In a related topic, I had also been reading about the problematic aspect of the word "ally".  Like the idea of "male feminists", as I understand it, there are two issues:

  1. People who take on these labels use them as shields to defend and excuse their privilege.*
  2. People who take on these labels use them as permission to co-opt the movement from actual women/POC/queer people/etc.

Honestly, I am not ready to personally disavow the term "ally", like I am not ready to personally reject "feminism" as inadequate due to its history of transphobia, of racism, of classism.  (Though I would also feel appropriative taking to womanism or anything like that, as I have never and can never find that feminism does not represent or fight for me as a woman.  Because I'm not a woman.  For me, I find it better to understand people in those two categories as Doing It Wrong.  I can recognize that the idea of "allies" can build coalitions and empower persons who may feel it would be otherwise appropriative for them to participate in anti-oppression causes due to their privilege, while remaining aware of the possibility of and critical of unexamined privilege.
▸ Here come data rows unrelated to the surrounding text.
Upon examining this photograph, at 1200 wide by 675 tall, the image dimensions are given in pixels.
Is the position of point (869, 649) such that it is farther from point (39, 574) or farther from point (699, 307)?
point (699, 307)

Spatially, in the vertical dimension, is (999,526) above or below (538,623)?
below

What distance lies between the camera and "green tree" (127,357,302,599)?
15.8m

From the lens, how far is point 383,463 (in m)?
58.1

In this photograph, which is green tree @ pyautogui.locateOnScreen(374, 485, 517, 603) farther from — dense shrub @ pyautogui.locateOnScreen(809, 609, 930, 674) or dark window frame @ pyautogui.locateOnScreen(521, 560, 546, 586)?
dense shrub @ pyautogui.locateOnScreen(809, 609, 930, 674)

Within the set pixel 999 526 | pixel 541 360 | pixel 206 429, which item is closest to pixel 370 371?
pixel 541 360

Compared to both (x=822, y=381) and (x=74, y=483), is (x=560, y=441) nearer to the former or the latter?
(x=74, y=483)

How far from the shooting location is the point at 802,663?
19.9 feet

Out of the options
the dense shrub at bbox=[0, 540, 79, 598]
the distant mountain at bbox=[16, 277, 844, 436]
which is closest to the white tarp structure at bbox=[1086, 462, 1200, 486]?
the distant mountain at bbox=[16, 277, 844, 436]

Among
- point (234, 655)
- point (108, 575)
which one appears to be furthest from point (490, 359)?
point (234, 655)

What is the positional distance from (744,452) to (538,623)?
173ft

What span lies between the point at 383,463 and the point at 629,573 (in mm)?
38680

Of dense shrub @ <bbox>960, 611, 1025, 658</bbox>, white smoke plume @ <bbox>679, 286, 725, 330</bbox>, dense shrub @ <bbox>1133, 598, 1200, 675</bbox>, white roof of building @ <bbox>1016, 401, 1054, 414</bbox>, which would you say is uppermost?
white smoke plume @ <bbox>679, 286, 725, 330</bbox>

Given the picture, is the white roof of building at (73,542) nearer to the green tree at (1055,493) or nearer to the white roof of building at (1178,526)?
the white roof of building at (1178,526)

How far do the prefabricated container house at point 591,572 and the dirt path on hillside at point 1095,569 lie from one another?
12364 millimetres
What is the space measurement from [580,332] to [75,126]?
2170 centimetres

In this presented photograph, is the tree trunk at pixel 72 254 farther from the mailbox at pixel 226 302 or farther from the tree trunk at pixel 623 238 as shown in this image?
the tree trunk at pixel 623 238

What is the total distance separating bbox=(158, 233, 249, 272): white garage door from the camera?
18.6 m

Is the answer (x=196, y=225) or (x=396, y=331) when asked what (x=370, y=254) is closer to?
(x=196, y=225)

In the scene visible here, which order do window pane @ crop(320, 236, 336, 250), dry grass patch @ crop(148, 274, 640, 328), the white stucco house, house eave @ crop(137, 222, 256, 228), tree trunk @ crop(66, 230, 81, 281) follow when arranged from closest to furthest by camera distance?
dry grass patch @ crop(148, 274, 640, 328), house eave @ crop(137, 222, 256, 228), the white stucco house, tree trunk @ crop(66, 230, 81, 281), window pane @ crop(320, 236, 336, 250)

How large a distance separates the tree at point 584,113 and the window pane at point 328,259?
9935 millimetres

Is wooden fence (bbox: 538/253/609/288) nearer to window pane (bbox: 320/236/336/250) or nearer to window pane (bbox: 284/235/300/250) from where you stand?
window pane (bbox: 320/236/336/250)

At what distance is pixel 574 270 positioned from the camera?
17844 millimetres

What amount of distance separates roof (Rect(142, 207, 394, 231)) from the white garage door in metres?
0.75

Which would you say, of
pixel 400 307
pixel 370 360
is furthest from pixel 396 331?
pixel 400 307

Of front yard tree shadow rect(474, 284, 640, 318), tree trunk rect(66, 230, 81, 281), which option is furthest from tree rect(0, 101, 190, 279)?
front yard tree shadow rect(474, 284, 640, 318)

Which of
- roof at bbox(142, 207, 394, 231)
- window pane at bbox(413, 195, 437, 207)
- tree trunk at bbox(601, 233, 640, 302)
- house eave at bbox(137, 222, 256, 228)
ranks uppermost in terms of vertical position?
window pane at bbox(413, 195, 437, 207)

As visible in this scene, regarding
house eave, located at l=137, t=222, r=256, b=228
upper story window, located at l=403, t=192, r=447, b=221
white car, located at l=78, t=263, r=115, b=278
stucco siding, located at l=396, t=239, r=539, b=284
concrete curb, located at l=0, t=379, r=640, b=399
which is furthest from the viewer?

As before, I am not going to assert that people have to accept my understanding or to accept my identification as an "ally" if I were to ever adopt it.

I'm not sure what I am trying to say here.  I think I am just trying to put together how I feel about something I've been reading and thinking about.  I think I am more optimistic because I feel like I have seen that there are anti-racist queer activists and Marxist feminist activists and queer disability rights activists and people able to navigate all these issues.  I know people who could easily be the stereotypically clueless feminists but instead are constantly willing to read and listen and learn.  I have seen my own transformations, slowly absorbing anti-oppression works around me and learning to be aware enough to see all this around me.  I have friends who listened to me stumble my way through explaining what I feel are problematic aspects of things and they were able to appreciate my attempts without demanding I kowtow to their own sense of pride and progressivism.

I just feel good about it, even when I am pissed about it.  Maybe I'm just still young.

*This is an article focused on the first in feminism, but I dislike how it attempts to negate someone's sexual identity, even if that person is a complete ass.